● PROBLEM 1:
Present the stretch of the records from the line containing "What is the precise" through the end of the records as a numbered list, omitting blank lines.

● PASSAGE PROVIDED:
========================

# Whitebass report



## Mattsfishin (Aug 23, 2009)

Now that the cat is out of the bag about the whites running I thought I would make a post on whitebass. Went again this morning for whites and they did not let me down except they didn't want in the boat. Sometimes I lost 5 or 6 before I could get one in the boat. They were striking the little crank bait out of anger I guess. I did manage to land a limit. Picture has 20 in it and 5 went to a neighbor. Started the new year off on a good note. It was an awesome morning to be on the water. Not cold or hot, it was just right. Caught a couple nice crappie and 3 blackbass. One black was a little better than 4 pounds. I let the green trash fish go back. I like mornings like this that you don't have to get up early. On the water around 8:am.


----------



## John_B_1 (Jan 28, 2011)

It's awesome to see them, my wife and I were in the kayaks that passed by.


----------



## Mattsfishin (Aug 23, 2009)

Next time remind this old man who you are and I will help you with the lure selection. Good to see ya'll out today. It was really nice out.

Well so much for going somewhere where I would not be seen. LOL :rotfl:


----------



## John_B_1 (Jan 28, 2011)

========================

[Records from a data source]
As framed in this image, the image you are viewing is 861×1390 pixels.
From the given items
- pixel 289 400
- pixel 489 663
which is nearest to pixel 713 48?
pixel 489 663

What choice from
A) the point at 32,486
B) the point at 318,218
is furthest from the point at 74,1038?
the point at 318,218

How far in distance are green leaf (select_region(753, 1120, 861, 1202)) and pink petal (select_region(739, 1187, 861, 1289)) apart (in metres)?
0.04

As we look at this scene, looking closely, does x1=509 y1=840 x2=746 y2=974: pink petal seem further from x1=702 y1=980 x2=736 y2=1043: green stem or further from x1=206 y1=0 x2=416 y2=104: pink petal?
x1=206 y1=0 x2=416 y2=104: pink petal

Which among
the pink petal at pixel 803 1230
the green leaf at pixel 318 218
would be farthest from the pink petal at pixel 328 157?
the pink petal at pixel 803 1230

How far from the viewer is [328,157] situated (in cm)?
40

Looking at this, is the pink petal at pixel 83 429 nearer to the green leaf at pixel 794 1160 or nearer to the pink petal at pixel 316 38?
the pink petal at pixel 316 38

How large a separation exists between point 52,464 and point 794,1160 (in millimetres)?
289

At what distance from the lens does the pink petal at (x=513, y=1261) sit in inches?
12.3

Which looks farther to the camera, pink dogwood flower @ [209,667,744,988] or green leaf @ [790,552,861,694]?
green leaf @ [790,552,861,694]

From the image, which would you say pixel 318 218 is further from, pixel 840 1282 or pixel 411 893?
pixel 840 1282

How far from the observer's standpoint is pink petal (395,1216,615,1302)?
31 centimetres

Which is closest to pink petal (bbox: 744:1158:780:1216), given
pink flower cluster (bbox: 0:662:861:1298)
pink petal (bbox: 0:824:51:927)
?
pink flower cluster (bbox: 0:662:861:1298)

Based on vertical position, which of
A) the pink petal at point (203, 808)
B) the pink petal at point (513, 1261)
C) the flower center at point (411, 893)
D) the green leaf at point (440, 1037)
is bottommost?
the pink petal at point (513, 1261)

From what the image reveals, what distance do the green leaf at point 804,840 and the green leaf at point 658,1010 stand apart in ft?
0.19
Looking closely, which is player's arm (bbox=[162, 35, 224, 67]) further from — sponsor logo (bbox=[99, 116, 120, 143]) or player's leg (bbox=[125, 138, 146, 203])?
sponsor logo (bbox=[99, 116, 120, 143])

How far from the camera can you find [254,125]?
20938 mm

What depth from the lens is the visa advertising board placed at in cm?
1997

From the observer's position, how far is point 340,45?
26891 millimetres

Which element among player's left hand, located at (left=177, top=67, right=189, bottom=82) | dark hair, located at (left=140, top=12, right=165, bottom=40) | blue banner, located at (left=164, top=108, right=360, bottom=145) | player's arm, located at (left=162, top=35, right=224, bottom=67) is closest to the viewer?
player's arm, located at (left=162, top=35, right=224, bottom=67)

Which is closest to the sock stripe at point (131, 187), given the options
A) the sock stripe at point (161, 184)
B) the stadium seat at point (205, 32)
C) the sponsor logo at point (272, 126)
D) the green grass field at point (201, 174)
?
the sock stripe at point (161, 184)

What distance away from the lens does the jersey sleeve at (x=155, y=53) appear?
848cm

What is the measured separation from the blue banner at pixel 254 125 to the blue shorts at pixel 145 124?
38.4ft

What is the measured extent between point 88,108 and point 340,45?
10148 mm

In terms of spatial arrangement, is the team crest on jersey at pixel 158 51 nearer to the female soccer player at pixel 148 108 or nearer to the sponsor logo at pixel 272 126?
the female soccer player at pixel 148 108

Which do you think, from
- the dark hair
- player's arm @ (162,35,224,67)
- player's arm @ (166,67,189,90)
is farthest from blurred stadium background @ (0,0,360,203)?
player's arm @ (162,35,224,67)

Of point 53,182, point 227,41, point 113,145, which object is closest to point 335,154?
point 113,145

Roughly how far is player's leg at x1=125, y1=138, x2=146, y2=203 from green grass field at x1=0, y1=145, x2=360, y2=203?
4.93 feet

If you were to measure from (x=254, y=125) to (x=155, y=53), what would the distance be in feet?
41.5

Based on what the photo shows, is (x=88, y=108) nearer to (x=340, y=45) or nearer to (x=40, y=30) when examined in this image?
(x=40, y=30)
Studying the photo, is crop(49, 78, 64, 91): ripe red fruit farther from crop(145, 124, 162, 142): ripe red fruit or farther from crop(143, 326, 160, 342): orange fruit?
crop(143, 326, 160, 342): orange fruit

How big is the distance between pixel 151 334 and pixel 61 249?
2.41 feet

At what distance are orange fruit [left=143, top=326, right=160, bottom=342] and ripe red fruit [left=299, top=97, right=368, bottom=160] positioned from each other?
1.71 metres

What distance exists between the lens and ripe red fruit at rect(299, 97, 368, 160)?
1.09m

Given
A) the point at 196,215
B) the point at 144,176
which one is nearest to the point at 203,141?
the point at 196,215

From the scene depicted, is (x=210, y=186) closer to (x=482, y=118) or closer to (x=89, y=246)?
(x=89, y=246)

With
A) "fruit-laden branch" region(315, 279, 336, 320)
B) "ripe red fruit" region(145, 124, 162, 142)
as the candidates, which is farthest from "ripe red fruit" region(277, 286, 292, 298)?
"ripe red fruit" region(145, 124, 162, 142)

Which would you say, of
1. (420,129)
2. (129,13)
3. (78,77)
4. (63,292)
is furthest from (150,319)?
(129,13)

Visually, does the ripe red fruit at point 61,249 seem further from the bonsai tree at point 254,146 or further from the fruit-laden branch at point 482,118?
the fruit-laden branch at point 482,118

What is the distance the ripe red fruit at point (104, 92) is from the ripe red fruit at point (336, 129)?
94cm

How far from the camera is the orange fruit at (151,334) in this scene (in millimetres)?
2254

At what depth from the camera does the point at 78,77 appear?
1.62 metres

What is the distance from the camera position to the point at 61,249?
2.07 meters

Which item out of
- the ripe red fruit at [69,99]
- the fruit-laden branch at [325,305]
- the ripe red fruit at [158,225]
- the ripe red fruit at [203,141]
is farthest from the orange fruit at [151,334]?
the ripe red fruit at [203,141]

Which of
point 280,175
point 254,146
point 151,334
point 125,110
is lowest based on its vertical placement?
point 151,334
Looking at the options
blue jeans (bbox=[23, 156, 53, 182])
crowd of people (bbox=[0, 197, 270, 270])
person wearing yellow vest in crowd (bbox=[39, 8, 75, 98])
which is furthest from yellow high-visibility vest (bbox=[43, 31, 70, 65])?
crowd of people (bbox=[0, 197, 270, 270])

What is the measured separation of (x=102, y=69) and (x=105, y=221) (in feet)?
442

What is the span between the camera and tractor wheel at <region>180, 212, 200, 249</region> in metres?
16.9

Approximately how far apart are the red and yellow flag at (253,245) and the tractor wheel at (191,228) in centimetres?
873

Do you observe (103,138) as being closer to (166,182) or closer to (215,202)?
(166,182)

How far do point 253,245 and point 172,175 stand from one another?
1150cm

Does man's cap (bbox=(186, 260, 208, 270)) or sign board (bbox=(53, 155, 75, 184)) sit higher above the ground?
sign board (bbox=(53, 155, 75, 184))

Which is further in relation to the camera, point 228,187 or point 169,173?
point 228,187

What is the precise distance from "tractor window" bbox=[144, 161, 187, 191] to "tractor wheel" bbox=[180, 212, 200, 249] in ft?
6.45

========================

● PROBLEM 2:
Carry the forum thread about the white bass fishing report forward from its last line.

● OUTPUT 1:
1. What is the precise distance from "tractor window" bbox=[144, 161, 187, 191] to "tractor wheel" bbox=[180, 212, 200, 249] in ft?
2. 6.45

● OUTPUT 2:
I just put both of your reports together and figured it was you. I ended with 17 crappie and she ended with 8. All caught on the feather jigs I've been tying.


----------



## dbullard1 (Jun 29, 2016)

nice job Matt.


----------



## Ducktracker (Aug 1, 2011)

WTG


Good fishing to all!


----------



## SeaOx 230C (Aug 12, 2005)

Good box of fish Matt!!!!!


----------



## Bankin' On It (Feb 14, 2013)

Nice job Matt


Sent from my iPhone using Tapatalk


----------



## hopn (Jul 5, 2012)

Great to see you out on the water Matt. No one pulls them into the cooler faster than you.


----------



## whsalum (Mar 4, 2013)

Nice job Matt, still wanna make a run up the river with ya if you are ever going solo


----------



## Yakety_Yak (Aug 10, 2014)

Where did all this wonderful madness take place at?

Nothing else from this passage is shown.